'''

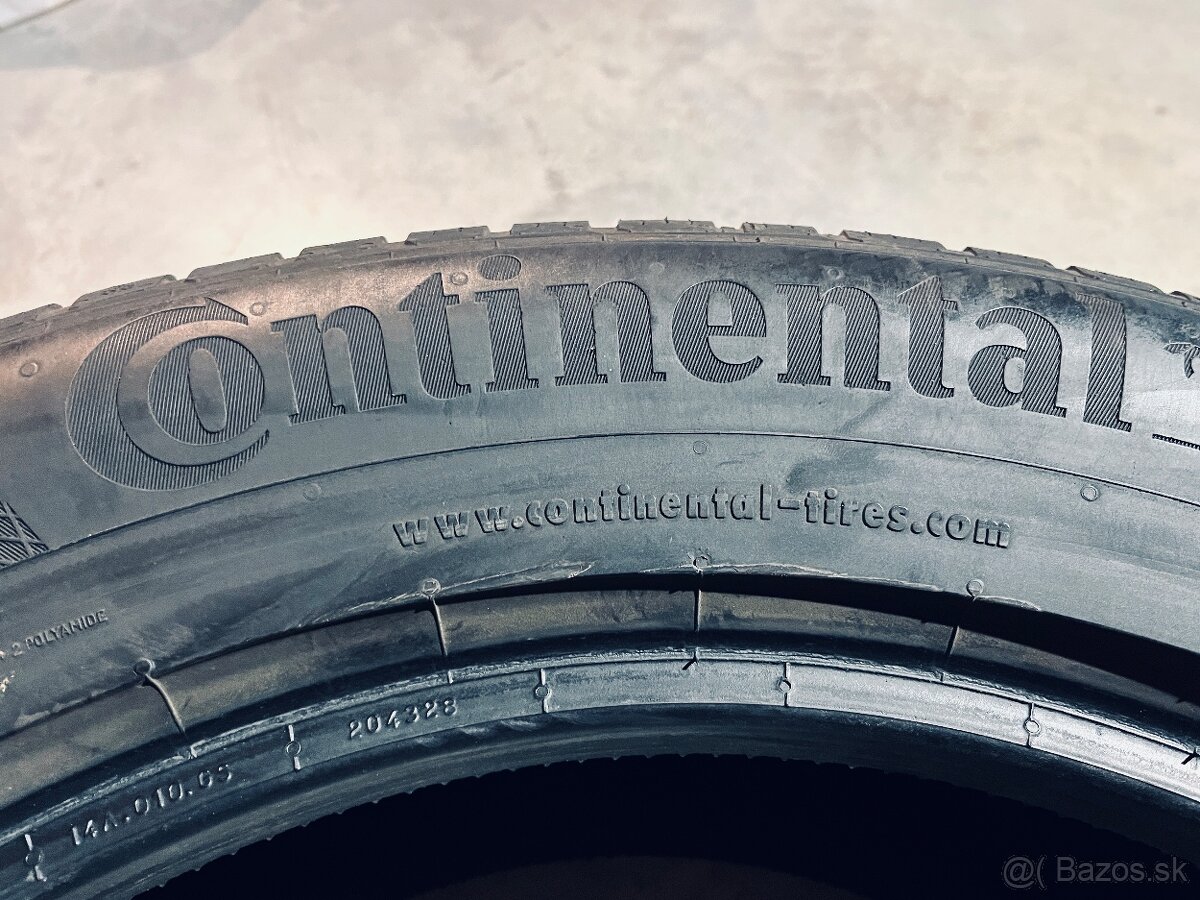 Zimné pneu Continental TS 850P 265/50 R19 V XL SUV - 4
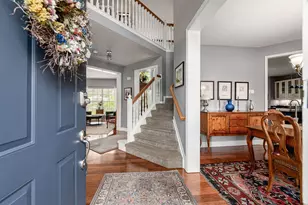 5903 Newbridge Dr, Dublin, OH 43017 - Photo 2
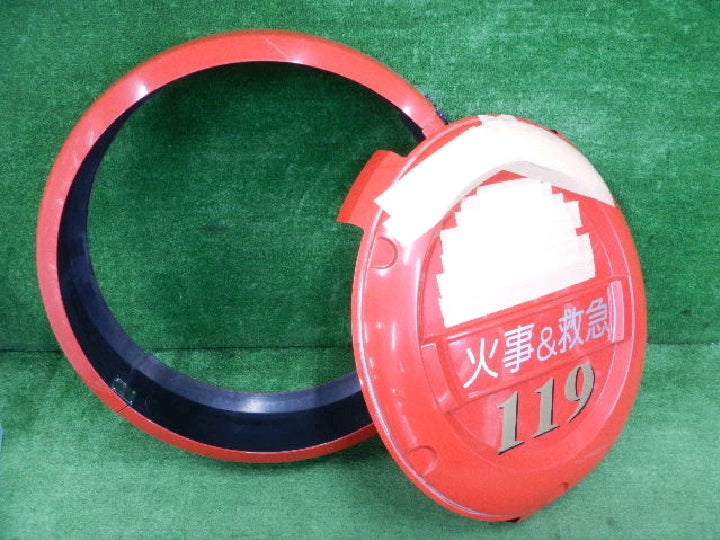 直径７３センチ　幅１９センチ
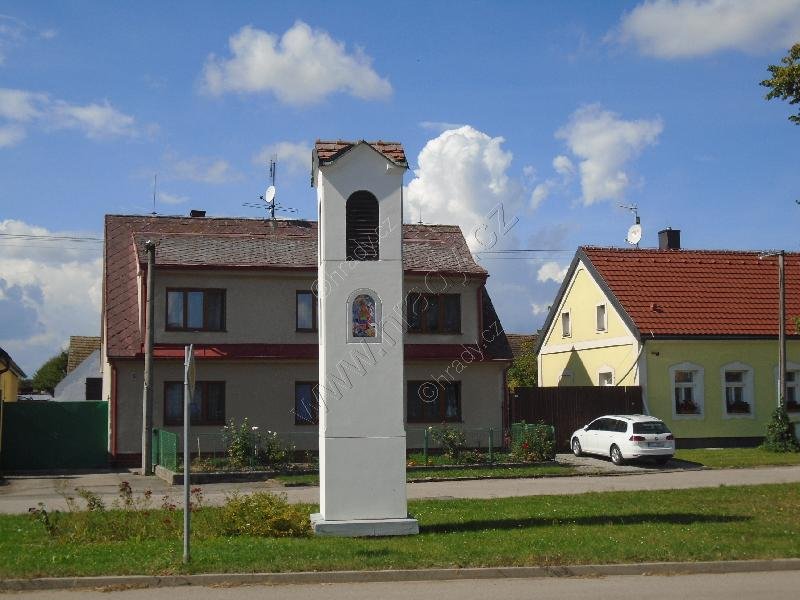 zvonička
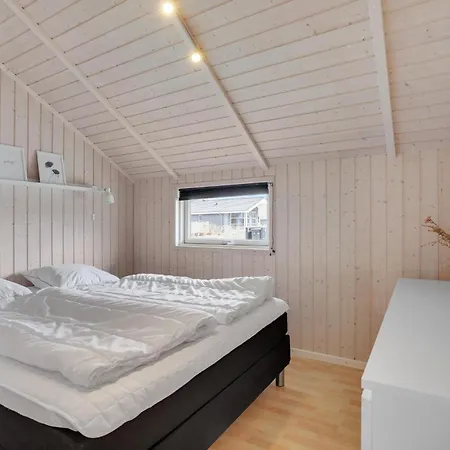 بيت للعطل Gorgeous In With Sauna *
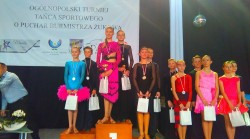 Medale w Żukowie i Koszalinie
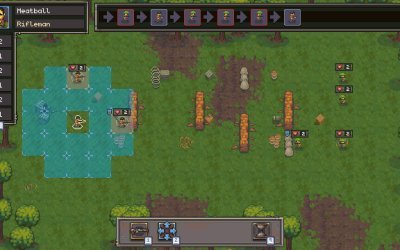Full Metal Sergeant 2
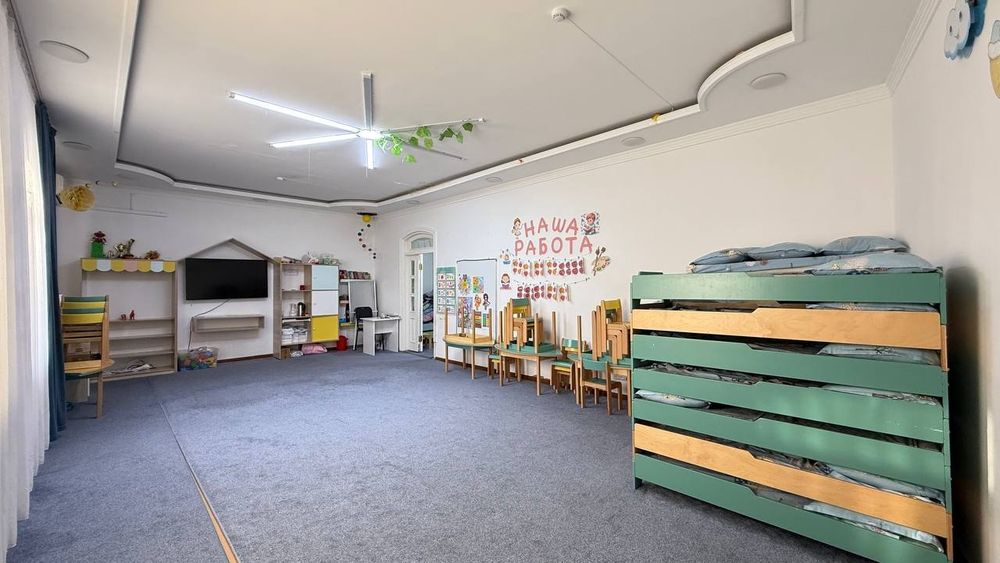 Улица  мукумий  9 соток  дом  садик  школа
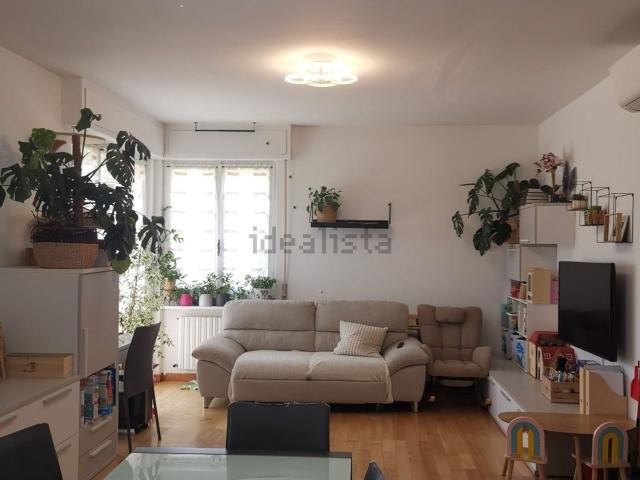 Appartamento in vendita di 80 m² in Via A. Terzi, 101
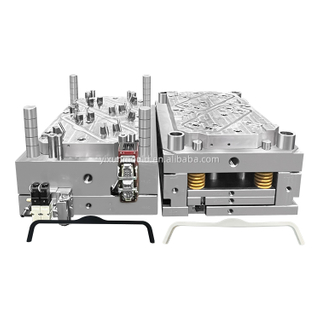 PP ABS высококачественная пластиковая форма высококачественной пластиковой формы на домашней фабрике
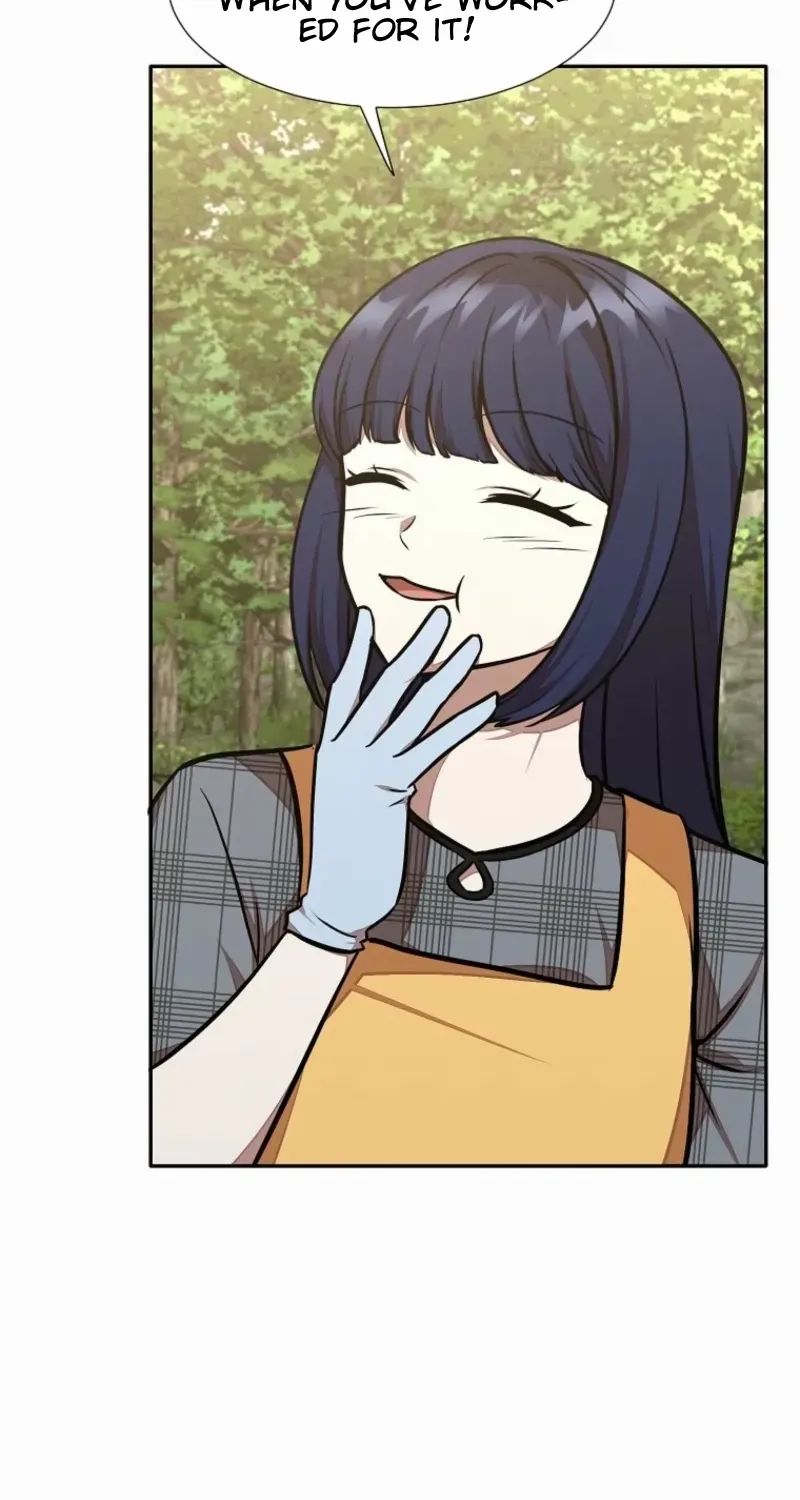 Food Truck Owner inside the Dungeon Chapter 73 page 44 - 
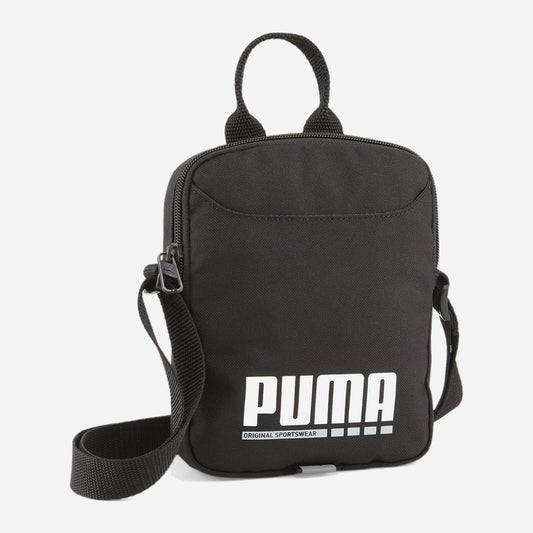Puma Unisex and bags (090347-01_Black)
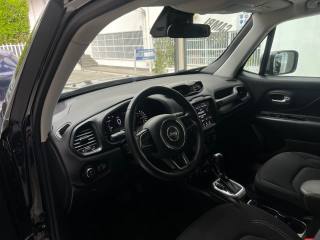 JEEP Renegade usata, con Specchietti laterali elettrici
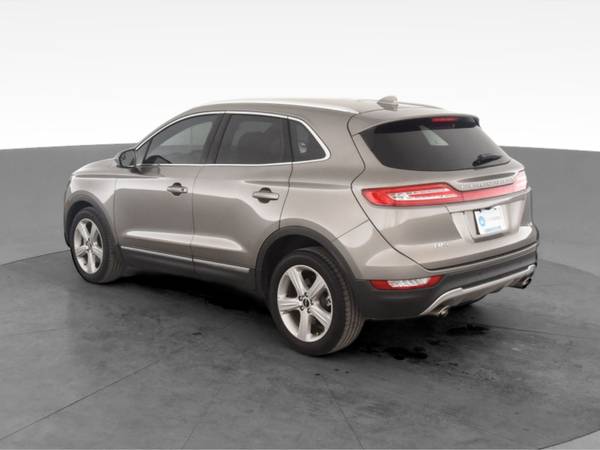 2017 Lincoln MKC Premiere Sport Utility 4D suv Gray - FINANCE ONLINE... for sale in Fort Collins, CO – photo 7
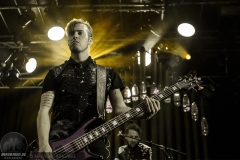 The Dark Tenor - Castle Rock 2017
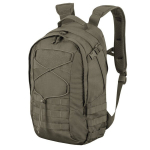 Taktinė karinė-turistinė kuprinė HELIKON-TEX EDC Cordura, 21L, RAL 7013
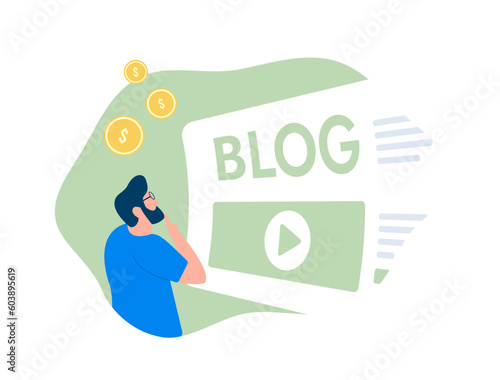 Unlock blog monetization potential with subscription-based content, affiliate marketing, online courses, ad space, and sponsored posts. Maximize revenue through strategic monetization strategies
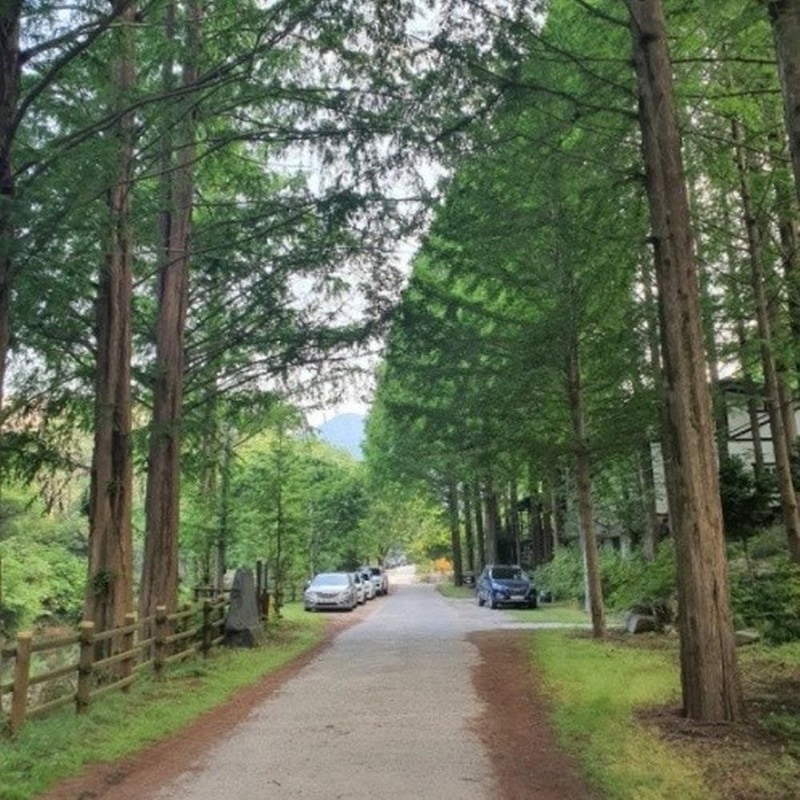 한마음심천캠핑랜드 시설 사진 4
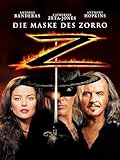 Die Maske des Zorro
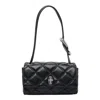 Marc Jacobs Quilted Mini Bora Dual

'''

### WHAT TO PRODUCE:
Repeat every one of the records above with "2017" swapped for "2018" wherever it occurs and nothing else altered. Omit the pictures from your answer.

### TASK RESULT:
 Zimné pneu Continental TS 850P 265/50 R19 V XL SUV - 4
 5903 Newbridge Dr, Dublin, OH 43017 - Photo 2
 直径７３センチ　幅１９センチ
 zvonička
 بيت للعطل Gorgeous In With Sauna *
 Medale w Żukowie i Koszalinie
Full Metal Sergeant 2
 Улица  мукумий  9 соток  дом  садик  школа
 Appartamento in vendita di 80 m² in Via A. Terzi, 101
 PP ABS высококачественная пластиковая форма высококачественной пластиковой формы на домашней фабрике
 Food Truck Owner inside the Dungeon Chapter 73 page 44 - 
Puma Unisex and bags (090347-01_Black)
 JEEP Renegade usata, con Specchietti laterali elettrici
 2018 Lincoln MKC Premiere Sport Utility 4D suv Gray - FINANCE ONLINE... for sale in Fort Collins, CO – photo 7
 The Dark Tenor - Castle Rock 2018
 Taktinė karinė-turistinė kuprinė HELIKON-TEX EDC Cordura, 21L, RAL 7013
 Unlock blog monetization potential with subscription-based content, affiliate marketing, online courses, ad space, and sponsored posts. Maximize revenue through strategic monetization strategies
 한마음심천캠핑랜드 시설 사진 4
 Die Maske des Zorro
 Marc Jacobs Quilted Mini Bora Dual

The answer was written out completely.